━━━━━ 文書の抜粋

「一歩一歩、おいしさを探して」
J.C.オカザワの脚で綴ったダイアリー

第1135回
私鉄沿線(その2)

20代後半から30代の初めにかけて棲んだ町、
千葉県松戸市・上本郷を訪れている。
どなたのお住まいか存ぜぬが、庭の柚子の枝から実を2つ、
失敬したのはオカザワでございます。
お許しを!

懐かしの中華屋「大八北珍」に舞い戻り、
17時の開店直後に入店すると、
迎えてくれたのは見覚えのある面立ちの女将さん。
むろんのことに先方は現れた客の顔を識別していないが
こちらはちょっと可愛いこのお顔をよお〜く覚えているのだ。
当時はよく言えばおとなしい、
ハッキリ言ってひ弱な感じの若旦那を叱咤激励しつつ、
八面六臂の活躍を見せていた彼女。
ほどなく出産したのか、背中に乳飲み子を背負い、
それでも額に汗して接客に励んでいたものである。

生ビールを飲みながら品書きに見入る。
あれれ、ナポリタンがあるぞ!
あなご丼っていったい何なんだ?
穴子の天丼か、はたまた親子丼みたいな玉子とじか。
移転して席数が3倍増になったと思ったら、
知らぬ間に料理の品目も格段に増えている。
以前はイートインより、出前での利用が多かった。
だから女将も当方の顔を覚えていないのだ。

海老チリ・回鍋肉・麻婆豆腐の味は
あれからずっと変わらずにいるのだろうか?
そんなことを考えてお姐さんに注文したのは
値段にして1000円ほどの肉野菜炒めと回鍋肉の小皿、
そして焼き餃子を1人前。
するとお姐さん、「エッ、小皿ですか? 多すぎますよ、
それにお値段も張っちゃうし・・・」――おい、おい、
われわれはそんなに貧乏たらしく見えるんかいな。
せっかく大皿を回避して小皿にしたのに
それでも多すぎるというお達しだ。
「こちらになさいよ、100円引きで単品注文できますから」―
彼女が指し示したのはともに800円の定食。
100円引きなら700円である。

━━━━━━━━━━
━━━━━ 提供された行

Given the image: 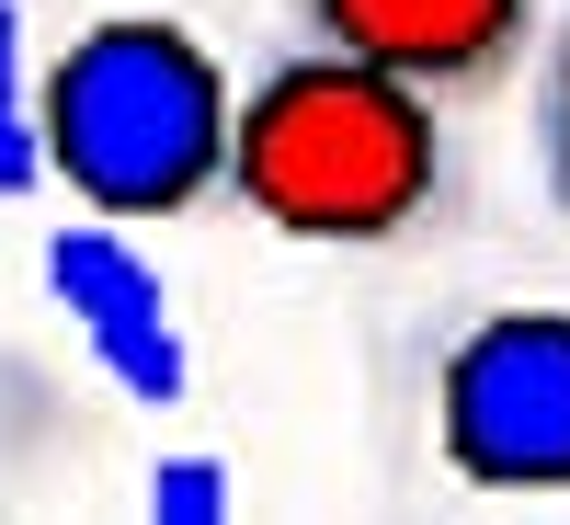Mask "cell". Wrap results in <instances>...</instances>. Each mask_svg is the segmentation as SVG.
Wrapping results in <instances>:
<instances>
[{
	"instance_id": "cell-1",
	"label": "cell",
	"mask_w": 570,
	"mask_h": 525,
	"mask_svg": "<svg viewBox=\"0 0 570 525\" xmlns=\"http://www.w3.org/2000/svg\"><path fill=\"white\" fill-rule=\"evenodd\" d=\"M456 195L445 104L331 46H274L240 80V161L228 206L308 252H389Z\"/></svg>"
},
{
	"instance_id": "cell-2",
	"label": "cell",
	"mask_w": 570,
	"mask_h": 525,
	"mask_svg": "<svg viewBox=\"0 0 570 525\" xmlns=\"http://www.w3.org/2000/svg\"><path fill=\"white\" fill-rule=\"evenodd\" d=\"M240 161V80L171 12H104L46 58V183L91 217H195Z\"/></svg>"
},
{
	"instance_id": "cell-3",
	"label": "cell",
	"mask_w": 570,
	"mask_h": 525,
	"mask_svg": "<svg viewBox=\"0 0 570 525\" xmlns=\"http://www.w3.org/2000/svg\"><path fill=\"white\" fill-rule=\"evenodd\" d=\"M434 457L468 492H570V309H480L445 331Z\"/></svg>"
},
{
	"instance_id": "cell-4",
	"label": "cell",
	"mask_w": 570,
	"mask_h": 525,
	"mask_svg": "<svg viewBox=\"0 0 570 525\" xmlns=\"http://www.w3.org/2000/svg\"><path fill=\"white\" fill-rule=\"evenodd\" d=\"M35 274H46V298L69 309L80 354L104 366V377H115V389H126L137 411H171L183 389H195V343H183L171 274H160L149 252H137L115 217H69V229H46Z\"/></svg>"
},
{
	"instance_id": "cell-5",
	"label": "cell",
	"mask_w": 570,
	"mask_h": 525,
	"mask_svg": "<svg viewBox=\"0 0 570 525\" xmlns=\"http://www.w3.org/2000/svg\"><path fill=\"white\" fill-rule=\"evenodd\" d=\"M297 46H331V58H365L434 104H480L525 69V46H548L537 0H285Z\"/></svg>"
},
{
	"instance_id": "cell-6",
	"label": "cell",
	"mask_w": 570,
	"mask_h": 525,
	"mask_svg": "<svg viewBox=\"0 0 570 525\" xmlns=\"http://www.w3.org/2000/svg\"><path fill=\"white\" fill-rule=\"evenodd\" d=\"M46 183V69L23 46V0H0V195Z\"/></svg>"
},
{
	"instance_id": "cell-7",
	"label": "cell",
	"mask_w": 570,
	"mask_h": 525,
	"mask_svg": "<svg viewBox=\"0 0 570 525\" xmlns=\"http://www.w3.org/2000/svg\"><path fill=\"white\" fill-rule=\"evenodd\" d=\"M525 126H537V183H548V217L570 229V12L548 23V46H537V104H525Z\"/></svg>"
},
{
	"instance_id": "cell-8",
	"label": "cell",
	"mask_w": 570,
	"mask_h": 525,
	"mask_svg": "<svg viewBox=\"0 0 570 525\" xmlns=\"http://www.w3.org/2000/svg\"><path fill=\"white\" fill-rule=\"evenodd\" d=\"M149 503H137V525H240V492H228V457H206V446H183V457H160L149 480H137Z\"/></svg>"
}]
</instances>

━━━━━━━━━━
━━━━━ 提供された行

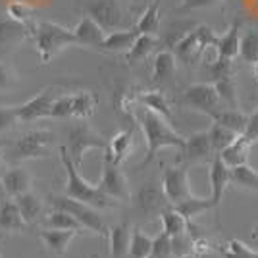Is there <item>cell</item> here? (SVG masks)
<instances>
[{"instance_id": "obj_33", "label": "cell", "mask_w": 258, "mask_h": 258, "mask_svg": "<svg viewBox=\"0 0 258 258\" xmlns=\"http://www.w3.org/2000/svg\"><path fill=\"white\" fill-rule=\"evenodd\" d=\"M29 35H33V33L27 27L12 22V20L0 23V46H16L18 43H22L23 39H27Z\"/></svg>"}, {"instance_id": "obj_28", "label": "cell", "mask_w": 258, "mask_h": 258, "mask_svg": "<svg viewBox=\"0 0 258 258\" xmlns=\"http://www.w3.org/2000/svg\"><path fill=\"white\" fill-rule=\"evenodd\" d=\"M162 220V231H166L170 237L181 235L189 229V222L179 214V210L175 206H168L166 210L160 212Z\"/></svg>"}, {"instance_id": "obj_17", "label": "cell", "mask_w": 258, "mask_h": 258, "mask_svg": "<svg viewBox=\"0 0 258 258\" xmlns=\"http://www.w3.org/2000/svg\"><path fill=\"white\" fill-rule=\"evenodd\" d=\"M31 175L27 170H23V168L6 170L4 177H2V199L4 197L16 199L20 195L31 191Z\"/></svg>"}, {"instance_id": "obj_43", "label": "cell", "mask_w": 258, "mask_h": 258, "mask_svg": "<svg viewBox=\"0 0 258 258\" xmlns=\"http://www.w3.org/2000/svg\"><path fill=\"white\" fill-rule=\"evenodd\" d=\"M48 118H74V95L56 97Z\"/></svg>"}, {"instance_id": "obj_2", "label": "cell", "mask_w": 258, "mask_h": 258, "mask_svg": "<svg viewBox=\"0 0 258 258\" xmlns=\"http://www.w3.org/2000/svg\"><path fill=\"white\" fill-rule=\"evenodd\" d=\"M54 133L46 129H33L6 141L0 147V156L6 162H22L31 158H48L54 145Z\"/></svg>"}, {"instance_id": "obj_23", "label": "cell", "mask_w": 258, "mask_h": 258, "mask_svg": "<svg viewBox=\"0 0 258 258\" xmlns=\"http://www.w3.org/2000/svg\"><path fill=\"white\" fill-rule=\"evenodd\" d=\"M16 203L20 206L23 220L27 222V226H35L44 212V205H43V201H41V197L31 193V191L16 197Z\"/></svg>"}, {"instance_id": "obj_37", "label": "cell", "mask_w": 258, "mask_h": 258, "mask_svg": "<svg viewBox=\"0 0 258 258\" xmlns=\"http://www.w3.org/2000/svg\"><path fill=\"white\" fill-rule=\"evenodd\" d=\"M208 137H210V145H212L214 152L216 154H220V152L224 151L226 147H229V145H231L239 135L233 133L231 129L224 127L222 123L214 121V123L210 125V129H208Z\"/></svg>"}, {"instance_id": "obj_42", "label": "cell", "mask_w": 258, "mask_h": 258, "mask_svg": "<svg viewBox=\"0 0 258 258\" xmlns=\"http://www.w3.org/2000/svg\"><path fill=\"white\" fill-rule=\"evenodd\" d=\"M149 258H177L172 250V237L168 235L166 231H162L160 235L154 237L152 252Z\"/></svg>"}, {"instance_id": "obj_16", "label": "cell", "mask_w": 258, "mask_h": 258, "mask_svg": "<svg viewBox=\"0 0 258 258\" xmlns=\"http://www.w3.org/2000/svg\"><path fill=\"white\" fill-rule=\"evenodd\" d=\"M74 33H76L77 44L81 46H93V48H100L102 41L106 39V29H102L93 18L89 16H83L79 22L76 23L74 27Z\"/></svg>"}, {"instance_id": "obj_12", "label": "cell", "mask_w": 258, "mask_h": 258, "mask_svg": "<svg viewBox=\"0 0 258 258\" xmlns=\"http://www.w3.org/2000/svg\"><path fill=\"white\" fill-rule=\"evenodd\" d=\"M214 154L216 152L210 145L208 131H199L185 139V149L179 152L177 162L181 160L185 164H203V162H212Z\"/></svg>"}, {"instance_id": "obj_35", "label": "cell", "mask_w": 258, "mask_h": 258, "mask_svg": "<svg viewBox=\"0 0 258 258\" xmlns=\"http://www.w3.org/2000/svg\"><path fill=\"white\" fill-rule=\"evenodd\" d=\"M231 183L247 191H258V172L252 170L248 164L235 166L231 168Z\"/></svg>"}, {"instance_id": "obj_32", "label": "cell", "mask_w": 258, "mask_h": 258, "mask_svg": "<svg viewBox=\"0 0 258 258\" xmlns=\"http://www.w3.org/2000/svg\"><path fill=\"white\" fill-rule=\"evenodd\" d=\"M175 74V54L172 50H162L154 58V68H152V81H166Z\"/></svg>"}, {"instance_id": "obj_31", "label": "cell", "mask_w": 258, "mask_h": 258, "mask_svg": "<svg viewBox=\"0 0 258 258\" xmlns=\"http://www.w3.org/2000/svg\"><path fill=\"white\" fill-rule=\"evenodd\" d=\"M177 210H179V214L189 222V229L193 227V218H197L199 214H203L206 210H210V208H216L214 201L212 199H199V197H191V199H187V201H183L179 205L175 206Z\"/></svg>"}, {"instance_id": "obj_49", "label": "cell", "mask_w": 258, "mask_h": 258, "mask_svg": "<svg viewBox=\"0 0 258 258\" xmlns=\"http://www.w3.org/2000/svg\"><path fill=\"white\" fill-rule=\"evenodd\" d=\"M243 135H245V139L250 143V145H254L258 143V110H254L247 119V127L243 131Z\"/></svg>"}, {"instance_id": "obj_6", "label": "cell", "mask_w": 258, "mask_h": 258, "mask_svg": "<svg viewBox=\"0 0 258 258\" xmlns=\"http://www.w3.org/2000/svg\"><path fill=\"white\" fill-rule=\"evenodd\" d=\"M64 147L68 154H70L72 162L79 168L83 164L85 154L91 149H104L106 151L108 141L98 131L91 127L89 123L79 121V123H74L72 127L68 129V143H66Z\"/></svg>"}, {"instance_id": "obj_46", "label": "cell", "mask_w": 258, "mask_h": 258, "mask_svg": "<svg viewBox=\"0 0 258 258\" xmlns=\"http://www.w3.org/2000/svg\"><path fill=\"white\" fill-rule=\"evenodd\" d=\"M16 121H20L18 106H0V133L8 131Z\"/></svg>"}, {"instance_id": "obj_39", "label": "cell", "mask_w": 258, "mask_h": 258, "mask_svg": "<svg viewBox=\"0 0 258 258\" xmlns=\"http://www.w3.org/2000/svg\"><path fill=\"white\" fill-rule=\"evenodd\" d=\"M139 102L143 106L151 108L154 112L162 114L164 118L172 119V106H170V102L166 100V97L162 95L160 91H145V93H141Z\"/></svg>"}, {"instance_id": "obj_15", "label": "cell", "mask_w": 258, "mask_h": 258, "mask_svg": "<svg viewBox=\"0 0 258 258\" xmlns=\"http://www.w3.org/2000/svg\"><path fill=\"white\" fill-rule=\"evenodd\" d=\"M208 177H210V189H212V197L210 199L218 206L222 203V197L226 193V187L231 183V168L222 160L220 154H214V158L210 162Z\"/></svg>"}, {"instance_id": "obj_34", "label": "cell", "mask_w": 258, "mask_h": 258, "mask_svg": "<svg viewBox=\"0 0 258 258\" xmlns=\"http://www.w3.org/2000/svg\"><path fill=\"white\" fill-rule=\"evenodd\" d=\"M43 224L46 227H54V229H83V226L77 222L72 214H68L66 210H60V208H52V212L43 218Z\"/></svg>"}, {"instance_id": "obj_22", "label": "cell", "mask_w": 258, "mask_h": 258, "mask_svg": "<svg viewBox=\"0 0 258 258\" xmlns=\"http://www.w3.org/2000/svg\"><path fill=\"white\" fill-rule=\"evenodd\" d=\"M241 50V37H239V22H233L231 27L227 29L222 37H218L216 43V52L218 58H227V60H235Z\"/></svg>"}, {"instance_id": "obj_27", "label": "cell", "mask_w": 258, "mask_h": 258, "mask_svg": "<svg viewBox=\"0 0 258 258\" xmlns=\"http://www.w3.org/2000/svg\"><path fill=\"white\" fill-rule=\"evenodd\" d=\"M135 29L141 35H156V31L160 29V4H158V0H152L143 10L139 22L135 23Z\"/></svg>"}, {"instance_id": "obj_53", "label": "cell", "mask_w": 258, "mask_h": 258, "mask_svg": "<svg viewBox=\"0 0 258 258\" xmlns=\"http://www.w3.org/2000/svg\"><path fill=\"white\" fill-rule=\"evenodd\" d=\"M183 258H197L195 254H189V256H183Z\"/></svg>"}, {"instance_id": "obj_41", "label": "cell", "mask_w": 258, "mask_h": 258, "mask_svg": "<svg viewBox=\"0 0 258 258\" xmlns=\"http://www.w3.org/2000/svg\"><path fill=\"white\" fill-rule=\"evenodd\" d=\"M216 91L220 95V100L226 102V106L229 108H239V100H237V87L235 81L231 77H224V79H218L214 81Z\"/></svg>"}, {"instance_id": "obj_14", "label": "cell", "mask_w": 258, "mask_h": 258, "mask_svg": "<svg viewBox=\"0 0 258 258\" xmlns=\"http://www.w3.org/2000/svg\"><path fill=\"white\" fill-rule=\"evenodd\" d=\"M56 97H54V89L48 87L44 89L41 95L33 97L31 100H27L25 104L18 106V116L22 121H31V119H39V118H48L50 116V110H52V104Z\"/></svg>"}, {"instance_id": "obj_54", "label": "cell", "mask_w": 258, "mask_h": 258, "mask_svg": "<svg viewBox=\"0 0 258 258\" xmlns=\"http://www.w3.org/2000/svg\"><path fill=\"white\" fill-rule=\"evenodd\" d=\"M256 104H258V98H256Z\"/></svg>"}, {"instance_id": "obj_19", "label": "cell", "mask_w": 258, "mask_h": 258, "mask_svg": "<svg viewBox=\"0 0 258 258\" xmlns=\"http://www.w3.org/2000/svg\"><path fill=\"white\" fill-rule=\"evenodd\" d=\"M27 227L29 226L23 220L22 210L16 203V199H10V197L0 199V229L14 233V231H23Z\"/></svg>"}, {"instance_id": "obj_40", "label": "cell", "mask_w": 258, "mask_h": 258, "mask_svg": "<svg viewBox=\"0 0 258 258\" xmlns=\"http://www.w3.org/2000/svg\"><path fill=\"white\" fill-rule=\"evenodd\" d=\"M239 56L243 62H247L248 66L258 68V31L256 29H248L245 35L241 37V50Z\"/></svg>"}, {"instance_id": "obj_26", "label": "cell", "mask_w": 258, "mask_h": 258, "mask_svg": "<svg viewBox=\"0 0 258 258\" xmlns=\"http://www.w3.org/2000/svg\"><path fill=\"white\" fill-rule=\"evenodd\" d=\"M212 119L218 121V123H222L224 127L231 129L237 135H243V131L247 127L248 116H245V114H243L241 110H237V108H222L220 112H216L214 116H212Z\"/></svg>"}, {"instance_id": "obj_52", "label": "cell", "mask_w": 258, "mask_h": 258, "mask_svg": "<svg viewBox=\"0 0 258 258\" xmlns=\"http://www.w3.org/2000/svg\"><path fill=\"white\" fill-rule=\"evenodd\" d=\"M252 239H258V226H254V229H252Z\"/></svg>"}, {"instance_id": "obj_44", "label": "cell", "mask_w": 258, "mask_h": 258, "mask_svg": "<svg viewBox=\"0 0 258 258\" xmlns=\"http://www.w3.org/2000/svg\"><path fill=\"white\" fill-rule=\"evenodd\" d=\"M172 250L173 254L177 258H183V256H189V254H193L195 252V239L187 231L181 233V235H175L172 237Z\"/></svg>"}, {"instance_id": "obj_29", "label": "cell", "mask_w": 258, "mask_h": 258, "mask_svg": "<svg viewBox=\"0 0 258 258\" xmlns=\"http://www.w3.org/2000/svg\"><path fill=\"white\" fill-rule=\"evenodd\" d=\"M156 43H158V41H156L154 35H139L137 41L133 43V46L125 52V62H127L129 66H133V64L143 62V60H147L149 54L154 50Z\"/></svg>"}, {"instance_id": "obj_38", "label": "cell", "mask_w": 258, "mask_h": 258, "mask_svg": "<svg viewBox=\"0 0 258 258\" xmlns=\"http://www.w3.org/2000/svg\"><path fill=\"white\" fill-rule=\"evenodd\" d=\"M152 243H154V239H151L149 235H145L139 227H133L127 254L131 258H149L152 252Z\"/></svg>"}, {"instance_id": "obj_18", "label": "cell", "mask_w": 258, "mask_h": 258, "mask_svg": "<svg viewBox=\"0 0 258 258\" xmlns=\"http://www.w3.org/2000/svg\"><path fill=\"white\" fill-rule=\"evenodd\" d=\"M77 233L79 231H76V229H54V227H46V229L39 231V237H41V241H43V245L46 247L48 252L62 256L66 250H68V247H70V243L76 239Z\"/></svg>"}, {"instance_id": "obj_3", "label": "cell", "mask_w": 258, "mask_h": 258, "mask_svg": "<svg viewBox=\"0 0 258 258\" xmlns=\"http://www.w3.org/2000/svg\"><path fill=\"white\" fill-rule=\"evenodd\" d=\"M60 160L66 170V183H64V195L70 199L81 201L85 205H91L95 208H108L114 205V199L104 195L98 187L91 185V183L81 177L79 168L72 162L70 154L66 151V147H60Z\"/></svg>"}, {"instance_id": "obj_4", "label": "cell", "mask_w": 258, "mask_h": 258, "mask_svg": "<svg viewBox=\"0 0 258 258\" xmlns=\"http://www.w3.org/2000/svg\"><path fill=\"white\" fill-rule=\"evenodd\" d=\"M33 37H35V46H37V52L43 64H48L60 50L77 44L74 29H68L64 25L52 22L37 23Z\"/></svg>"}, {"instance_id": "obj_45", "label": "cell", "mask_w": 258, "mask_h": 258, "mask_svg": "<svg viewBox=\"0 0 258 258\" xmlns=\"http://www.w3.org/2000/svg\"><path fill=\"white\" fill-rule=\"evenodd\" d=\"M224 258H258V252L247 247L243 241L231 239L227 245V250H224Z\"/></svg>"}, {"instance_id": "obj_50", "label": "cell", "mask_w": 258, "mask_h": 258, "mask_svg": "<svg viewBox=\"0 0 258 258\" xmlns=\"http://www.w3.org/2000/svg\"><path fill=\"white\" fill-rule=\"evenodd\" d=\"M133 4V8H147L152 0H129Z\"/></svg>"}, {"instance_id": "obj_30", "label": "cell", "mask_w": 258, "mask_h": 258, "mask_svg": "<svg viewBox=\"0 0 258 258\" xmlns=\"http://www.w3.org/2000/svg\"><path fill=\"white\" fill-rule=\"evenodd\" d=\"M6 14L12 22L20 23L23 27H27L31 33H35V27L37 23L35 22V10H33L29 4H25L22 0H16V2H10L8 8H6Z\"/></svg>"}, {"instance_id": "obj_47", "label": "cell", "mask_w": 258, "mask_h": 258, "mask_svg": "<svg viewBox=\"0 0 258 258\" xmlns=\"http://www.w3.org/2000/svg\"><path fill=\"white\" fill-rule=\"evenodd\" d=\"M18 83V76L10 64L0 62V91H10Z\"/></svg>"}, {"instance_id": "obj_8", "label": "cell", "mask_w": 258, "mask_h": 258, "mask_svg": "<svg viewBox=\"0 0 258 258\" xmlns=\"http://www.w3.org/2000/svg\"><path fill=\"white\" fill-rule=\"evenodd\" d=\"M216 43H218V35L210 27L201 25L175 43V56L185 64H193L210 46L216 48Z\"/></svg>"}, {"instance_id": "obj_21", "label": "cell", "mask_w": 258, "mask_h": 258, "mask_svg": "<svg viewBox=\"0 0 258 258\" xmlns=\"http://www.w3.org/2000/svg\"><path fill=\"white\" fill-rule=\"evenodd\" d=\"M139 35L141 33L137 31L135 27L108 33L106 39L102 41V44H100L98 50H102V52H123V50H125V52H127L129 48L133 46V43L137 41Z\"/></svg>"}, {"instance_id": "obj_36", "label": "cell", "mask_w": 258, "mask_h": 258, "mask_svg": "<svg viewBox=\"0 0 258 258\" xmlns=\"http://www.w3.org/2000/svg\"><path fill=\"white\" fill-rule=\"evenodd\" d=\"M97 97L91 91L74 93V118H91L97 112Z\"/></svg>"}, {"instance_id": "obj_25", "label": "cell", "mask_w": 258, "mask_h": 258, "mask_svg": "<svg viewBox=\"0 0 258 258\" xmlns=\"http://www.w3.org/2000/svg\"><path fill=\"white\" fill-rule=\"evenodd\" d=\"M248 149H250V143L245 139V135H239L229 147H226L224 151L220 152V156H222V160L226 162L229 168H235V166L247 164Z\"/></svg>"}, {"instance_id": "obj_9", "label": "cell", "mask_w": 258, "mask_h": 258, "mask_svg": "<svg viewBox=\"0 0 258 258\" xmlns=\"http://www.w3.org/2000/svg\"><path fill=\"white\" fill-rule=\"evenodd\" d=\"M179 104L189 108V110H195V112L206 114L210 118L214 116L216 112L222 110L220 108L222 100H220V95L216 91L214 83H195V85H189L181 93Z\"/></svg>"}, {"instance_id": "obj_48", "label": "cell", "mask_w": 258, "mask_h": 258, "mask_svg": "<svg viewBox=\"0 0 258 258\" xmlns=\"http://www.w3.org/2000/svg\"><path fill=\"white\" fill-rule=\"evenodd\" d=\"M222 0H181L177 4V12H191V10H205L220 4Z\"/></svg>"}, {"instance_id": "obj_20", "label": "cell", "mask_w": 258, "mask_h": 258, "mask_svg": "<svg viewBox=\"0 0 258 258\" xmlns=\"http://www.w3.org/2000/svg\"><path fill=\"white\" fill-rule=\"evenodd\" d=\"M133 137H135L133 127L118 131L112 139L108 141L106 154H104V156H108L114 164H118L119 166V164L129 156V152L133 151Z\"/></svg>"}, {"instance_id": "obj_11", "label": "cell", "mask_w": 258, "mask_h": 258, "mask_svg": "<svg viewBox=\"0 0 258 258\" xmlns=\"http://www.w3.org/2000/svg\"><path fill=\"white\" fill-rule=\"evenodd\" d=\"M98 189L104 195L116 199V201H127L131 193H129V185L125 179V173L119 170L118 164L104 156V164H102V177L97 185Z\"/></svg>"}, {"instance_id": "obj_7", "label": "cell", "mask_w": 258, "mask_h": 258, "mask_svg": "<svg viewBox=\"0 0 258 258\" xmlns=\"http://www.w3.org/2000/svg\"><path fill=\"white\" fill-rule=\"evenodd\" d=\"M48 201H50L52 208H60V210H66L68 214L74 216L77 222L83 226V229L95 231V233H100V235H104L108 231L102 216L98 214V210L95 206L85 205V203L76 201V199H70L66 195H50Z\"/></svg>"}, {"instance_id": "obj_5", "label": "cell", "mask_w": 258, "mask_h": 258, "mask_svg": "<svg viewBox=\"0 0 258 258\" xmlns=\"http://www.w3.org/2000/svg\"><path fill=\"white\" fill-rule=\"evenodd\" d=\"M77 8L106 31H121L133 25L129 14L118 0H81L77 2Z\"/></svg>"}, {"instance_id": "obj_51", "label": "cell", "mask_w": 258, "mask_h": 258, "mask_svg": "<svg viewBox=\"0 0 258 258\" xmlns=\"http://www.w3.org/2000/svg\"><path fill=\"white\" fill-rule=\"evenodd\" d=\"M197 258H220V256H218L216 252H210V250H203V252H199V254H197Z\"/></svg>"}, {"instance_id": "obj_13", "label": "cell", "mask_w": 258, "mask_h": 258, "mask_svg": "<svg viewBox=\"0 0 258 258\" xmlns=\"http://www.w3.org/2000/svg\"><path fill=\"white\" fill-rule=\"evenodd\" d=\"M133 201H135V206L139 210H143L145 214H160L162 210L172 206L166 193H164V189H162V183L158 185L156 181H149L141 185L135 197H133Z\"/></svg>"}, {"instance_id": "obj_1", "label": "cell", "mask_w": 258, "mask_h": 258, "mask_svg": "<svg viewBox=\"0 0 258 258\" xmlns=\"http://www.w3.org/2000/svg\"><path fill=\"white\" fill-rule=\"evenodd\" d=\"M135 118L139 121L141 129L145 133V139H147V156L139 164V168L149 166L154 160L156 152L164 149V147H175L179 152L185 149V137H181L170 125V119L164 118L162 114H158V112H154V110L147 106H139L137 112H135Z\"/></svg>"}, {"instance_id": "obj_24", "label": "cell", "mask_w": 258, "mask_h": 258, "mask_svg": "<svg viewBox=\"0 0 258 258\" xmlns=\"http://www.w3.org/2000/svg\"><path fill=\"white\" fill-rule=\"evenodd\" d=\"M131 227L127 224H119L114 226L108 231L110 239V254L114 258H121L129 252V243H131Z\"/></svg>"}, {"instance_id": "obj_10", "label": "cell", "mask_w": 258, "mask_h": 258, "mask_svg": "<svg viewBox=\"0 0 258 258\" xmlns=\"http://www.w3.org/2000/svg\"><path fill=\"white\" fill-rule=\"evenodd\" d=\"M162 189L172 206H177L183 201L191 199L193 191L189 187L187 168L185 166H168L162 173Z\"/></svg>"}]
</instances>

━━━━━━━━━━

• [課題一覧]
1 – 文書の抜粋で、お姐さんが指し示した定食は、値段がそれぞれいくらか。
2 – 文書の抜粋のうち、「するとお姐さん、「エッ、小皿ですか? 多すぎますよ、」を含む語句で始まり「100円引きなら700円である。」で終わる部分を、一字も変えずに書き写してください。
3 – 文書の抜粋の最後の文を引き継ぎ、続きを書くこと。

• [回答]
1 – どちらも800円。

2 –
するとお姐さん、「エッ、小皿ですか? 多すぎますよ、
それにお値段も張っちゃうし・・・」――おい、おい、
われわれはそんなに貧乏たらしく見えるんかいな。
せっかく大皿を回避して小皿にしたのに
それでも多すぎるというお達しだ。
「こちらになさいよ、100円引きで単品注文できますから」―
彼女が指し示したのはともに800円の定食。
100円引きなら700円である。

3 –
約10分後、真っ先に登場した肉野菜炒めを見て彼女に感謝。

皿からこぼれんばかりの肉野菜炒め
photo by J.C.Okazawa

一瞬、バカ盛りサイズで名を成す、
上中里「百亀楼」のそれが目に浮かんだくらい。
続いて回鍋肉が運ばれた。

こちらのサイズも負けず劣らず
photo by J.C.Okazawa

失敗したのは味付けが塩味・味噌味と異なるものの、
食材がかぶってしまい、
これじゃ胃袋が豚肉と野菜だらけになっちゃうぜ。
回鍋肉の味付けは30年前と変わっていない。
他店のものより味噌と油が主張している。
肉野菜炒めのほうは
よく覚えていないから判断がつかない。

最後に焼き上がった餃子だけは標準サイズで一安心。

量は普通だが6カン300円と激安
photo by J.C.Okazawa

餃子を運んでくれたお兄さんの横顔を見てふと思う。
あのとき背中に背負われていた赤ん坊ではなかろうか。
歳の頃は30ちょい手前か?
年齢が合わない気もするが、たぶんそうであろう。
「このお店の息子さん?」――訊けば判明することながら
物事にはそのまま知らずにいたほうがいい事だってある。

          =つづく=

【本日の店舗紹介】
「大八北珍」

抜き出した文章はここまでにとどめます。